Em uma análise técnica, considerando-se individualmente
cada categoria animal (potros, éguas em reprodução,
garanhões, animais de trabalho ou em manutenção),
sabemos que existem diferenças nas necessidades protéicas
de cada categoria.
O fornecimento de proteína é fundamental,
devendo ocorrer de forma balanceada (sem deficiências
nem excessos) de acordo com as exigências de cada animal.
Além da qualidade da Proteína, outro fator
a ser levado em consideração, é sua
quantidade. Todo animal deve ter um limite no teor de proteína
em sua dieta. Um excesso de proteína na alimentação
pode trazer problemas para o animal. Uma dieta balanceada
deve considerar tudo o que se oferece ao animal, equilibrando-se
o concentrado e o volumoso, além dos suplementos oferecidos
ao animal.
Especialmente para cavalos de esporte, um conceito fundamental é de
que o Trabalho Muscular é condicionado ao fornecimento
de Energia, e não de Proteína. Portanto, devemos
limitar e mensurar corretamente os valores protéicos
especialmente oferecidos a esta categoria.
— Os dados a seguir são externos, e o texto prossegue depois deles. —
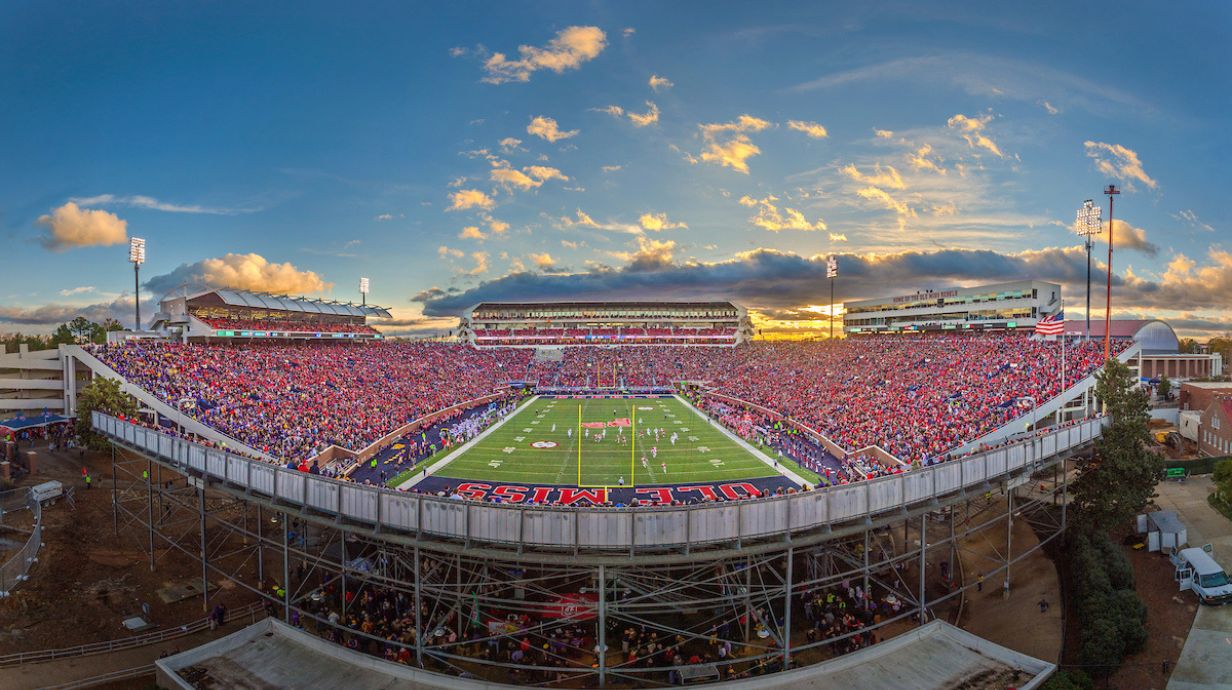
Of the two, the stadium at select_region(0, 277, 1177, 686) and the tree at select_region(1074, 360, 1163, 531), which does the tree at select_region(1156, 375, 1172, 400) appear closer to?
the stadium at select_region(0, 277, 1177, 686)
Quando ocorre o processo de digestão do alimento,
com quebra da proteína para absorção
dos aminoácidos (componente da proteína, como
Lisina, Metionina), ocorre a formação de um
composto tóxico (amina) para o cavalo.
Em condições normais, este composto é naturalmente
eliminado pela urina, através dos rins. Quando ocorre
excesso de proteína na alimentação,
ocorre um excesso deste componente tóxico que não
vai conseguir ser eliminado através da urina indo
para a circulação sangüínea. Isto
pode ocasionar o desenvolvimento de flora patogênica
(prejudicial) pelo Intestino Grosso o que causará:
·
Enterotoxemia: produção de toxinas no Intestino
·
Problemas Hepáticos
·
Emagrecimento do Animal
·
Problemas Renais com urna abundante
·
Má recuperação após o esforço:
mais facilmente observado em cavalos de esporte, com atividade
física regular
·
Problemas de fertilidade em garanhões: queda na espermatogênese
(processo de produção de espermatozóides)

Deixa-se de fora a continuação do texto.